▶ Exercise prompt: For the data that follows, print the line with "Names of 2 crore", the line with "on airstrikes in", and all lines between them, exactly as they stand. Omit pictures and add nothing.

▶ Dataset:
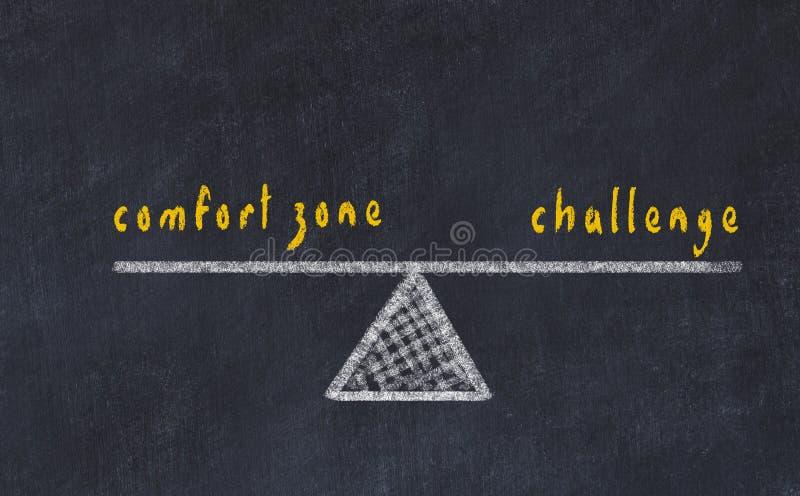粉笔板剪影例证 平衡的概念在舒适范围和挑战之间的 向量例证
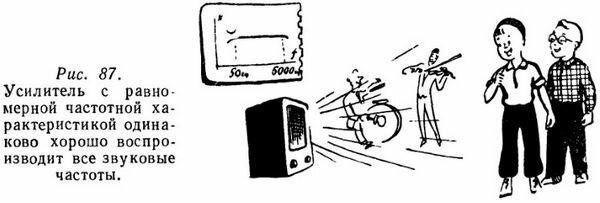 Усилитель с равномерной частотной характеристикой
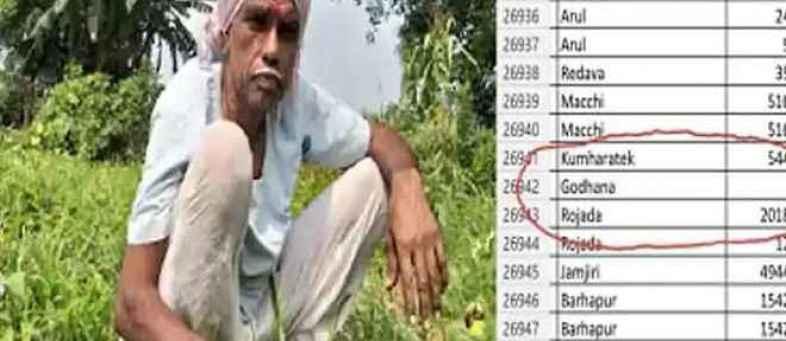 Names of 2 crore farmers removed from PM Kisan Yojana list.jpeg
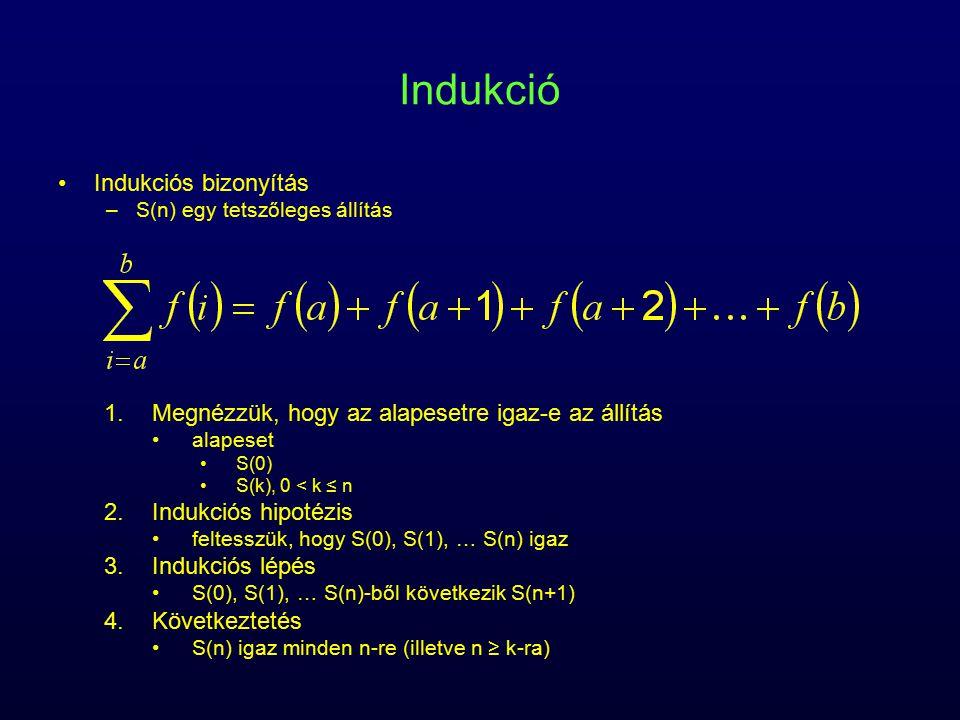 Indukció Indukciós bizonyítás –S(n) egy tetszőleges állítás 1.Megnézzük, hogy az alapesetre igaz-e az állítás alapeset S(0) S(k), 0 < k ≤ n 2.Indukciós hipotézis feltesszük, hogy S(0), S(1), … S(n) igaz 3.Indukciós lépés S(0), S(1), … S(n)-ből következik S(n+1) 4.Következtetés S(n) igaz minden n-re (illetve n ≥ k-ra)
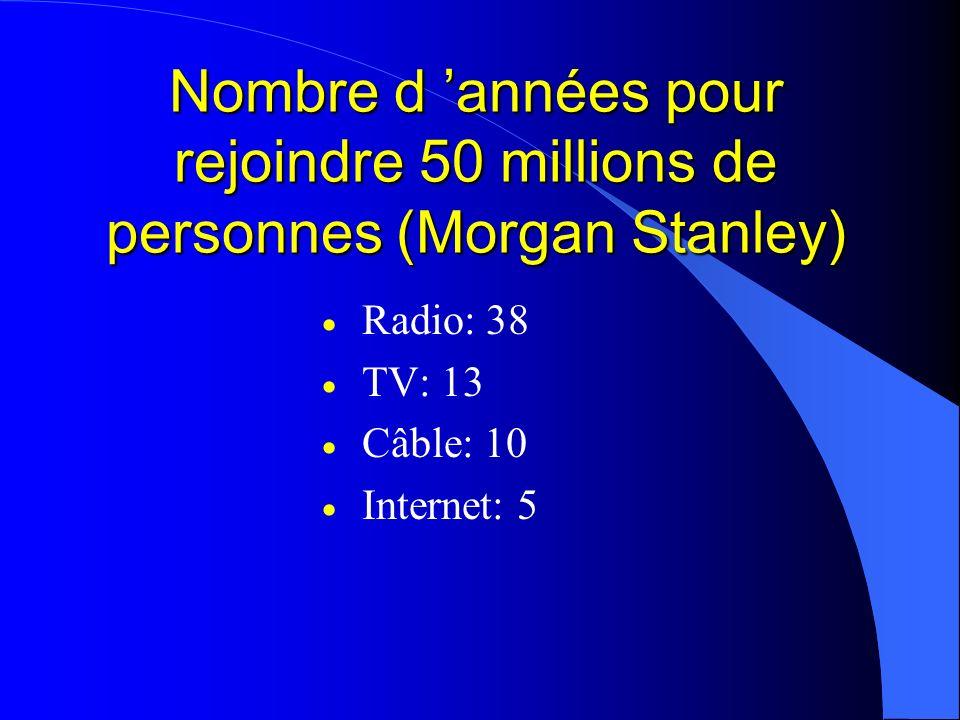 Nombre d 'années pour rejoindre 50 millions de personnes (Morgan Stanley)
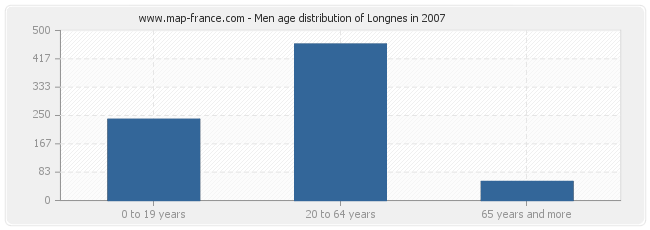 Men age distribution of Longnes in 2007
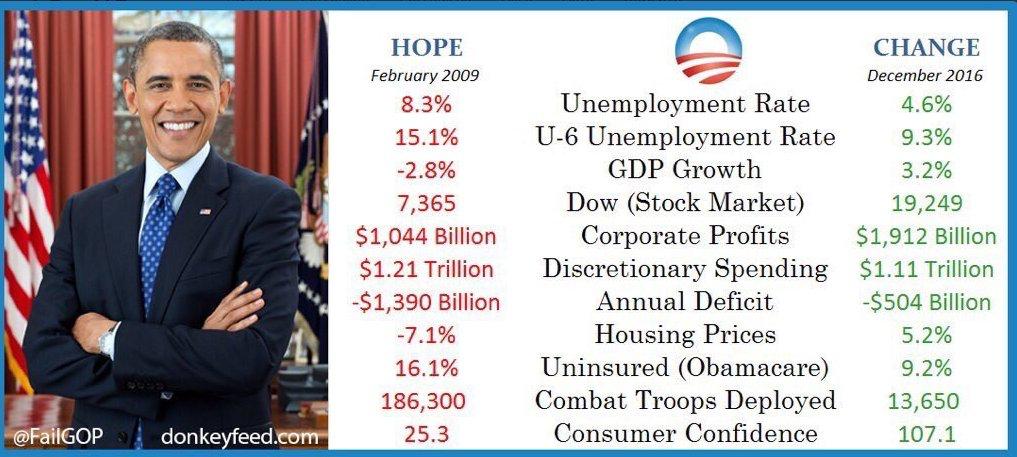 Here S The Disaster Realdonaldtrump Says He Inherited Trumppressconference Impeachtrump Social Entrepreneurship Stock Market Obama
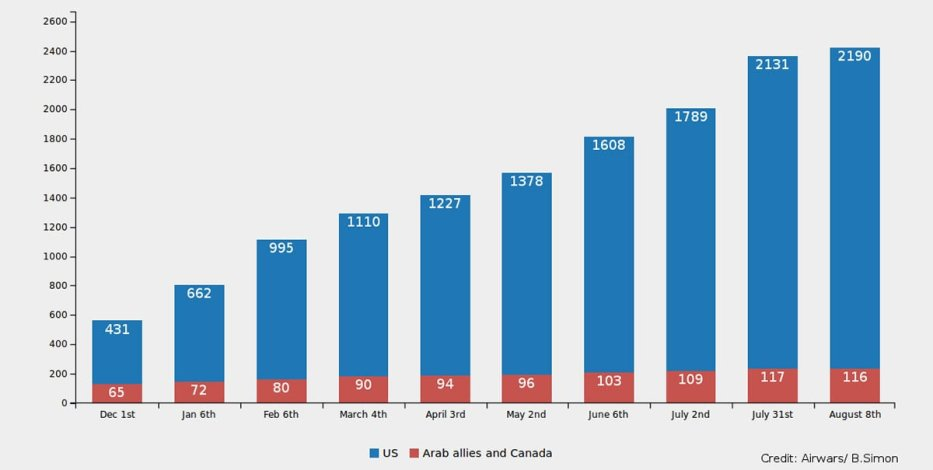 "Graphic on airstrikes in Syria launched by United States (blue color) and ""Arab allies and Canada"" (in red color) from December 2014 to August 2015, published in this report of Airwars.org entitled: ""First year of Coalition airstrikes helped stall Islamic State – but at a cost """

* * *

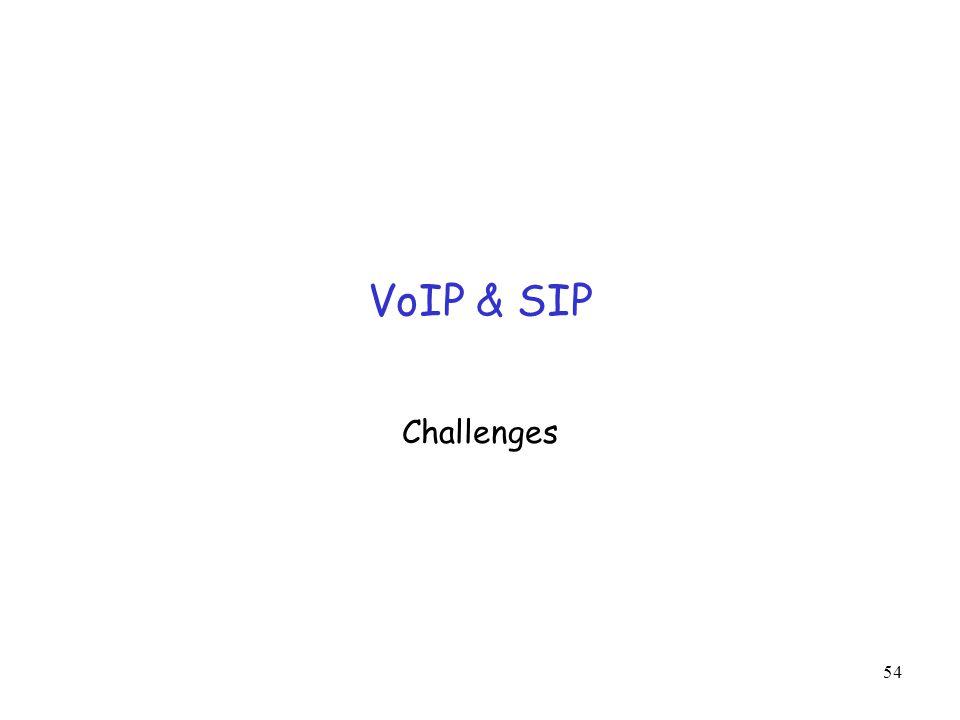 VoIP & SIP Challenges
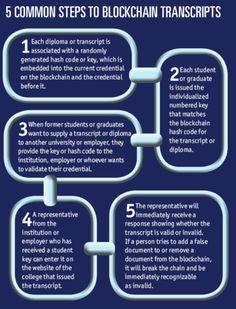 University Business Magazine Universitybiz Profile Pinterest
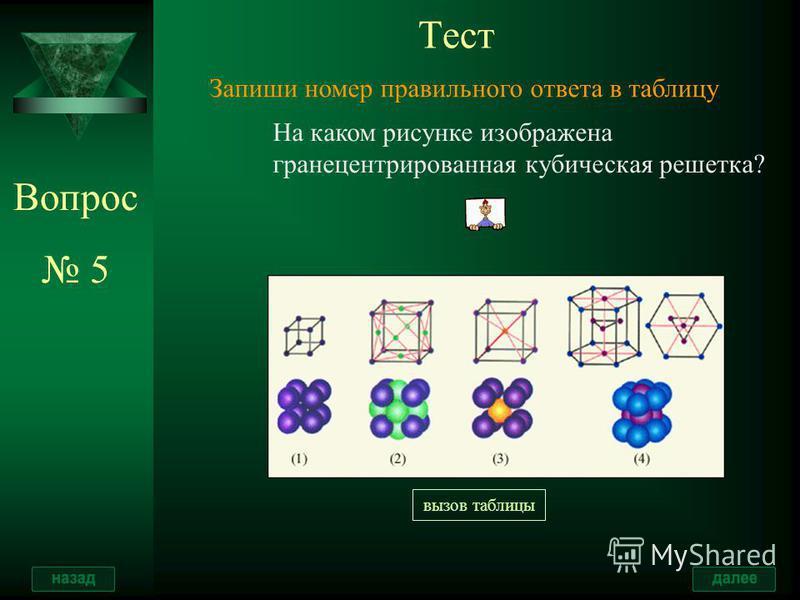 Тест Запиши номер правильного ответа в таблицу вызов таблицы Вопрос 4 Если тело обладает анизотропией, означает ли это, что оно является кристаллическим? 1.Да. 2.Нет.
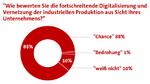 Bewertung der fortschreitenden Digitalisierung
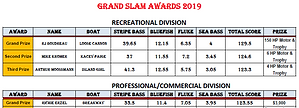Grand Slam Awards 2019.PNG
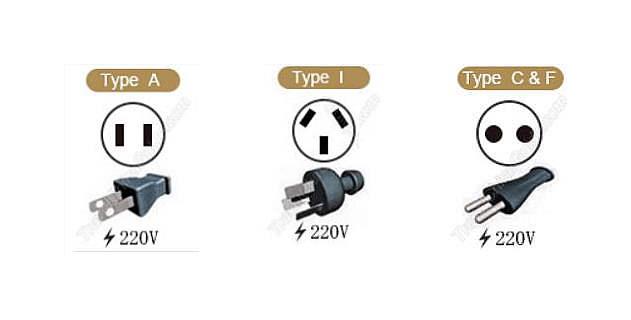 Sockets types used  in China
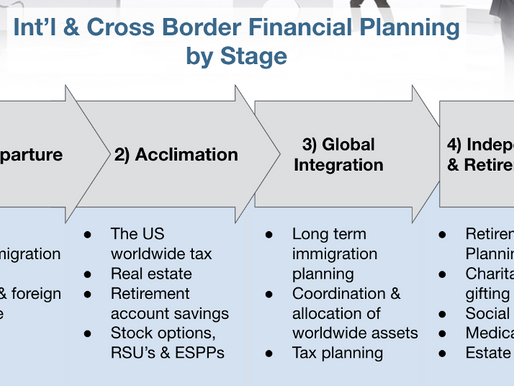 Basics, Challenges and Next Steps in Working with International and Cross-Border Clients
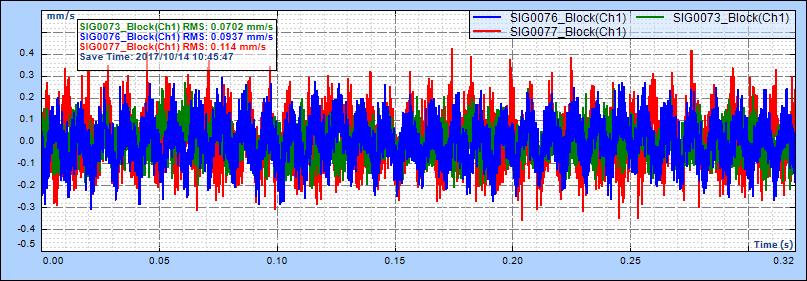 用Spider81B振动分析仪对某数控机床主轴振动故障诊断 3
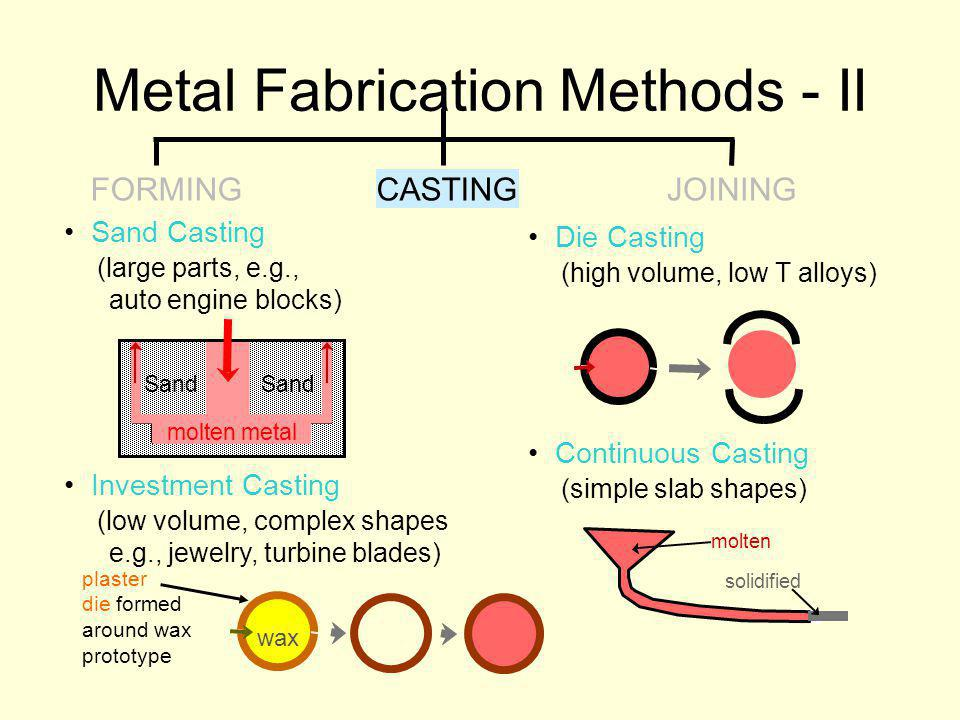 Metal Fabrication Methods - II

...

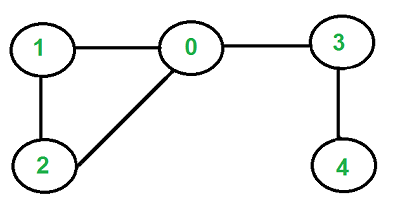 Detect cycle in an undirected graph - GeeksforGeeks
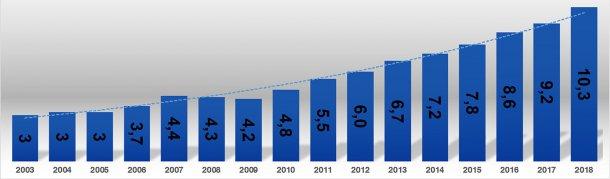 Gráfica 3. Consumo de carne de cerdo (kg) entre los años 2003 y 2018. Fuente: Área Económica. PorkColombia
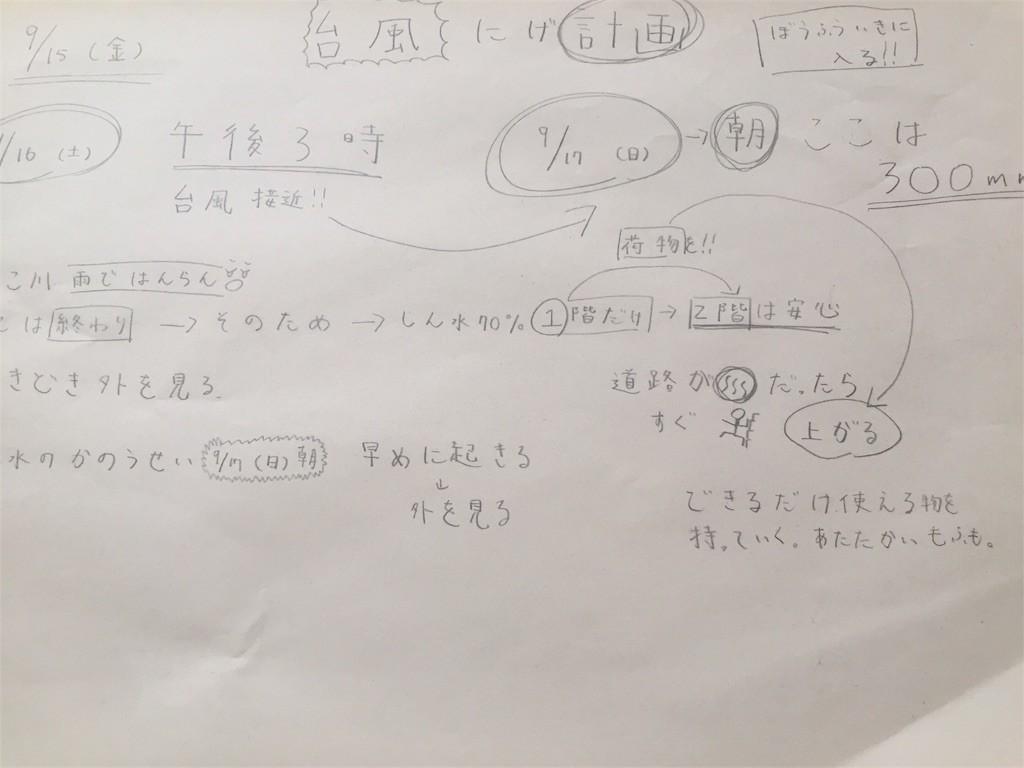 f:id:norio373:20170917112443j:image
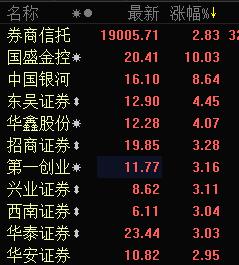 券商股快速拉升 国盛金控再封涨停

▶ Exercise output:
 Names of 2 crore farmers removed from PM Kisan Yojana list.jpeg
 Indukció Indukciós bizonyítás –S(n) egy tetszőleges állítás 1.Megnézzük, hogy az alapesetre igaz-e az állítás alapeset S(0) S(k), 0 < k ≤ n 2.Indukciós hipotézis feltesszük, hogy S(0), S(1), … S(n) igaz 3.Indukciós lépés S(0), S(1), … S(n)-ből következik S(n+1) 4.Következtetés S(n) igaz minden n-re (illetve n ≥ k-ra)
 Nombre d 'années pour rejoindre 50 millions de personnes (Morgan Stanley)
 Men age distribution of Longnes in 2007
 Here S The Disaster Realdonaldtrump Says He Inherited Trumppressconference Impeachtrump Social Entrepreneurship Stock Market Obama
 "Graphic on airstrikes in Syria launched by United States (blue color) and ""Arab allies and Canada"" (in red color) from December 2014 to August 2015, published in this report of Airwars.org entitled: ""First year of Coalition airstrikes helped stall Islamic State – but at a cost """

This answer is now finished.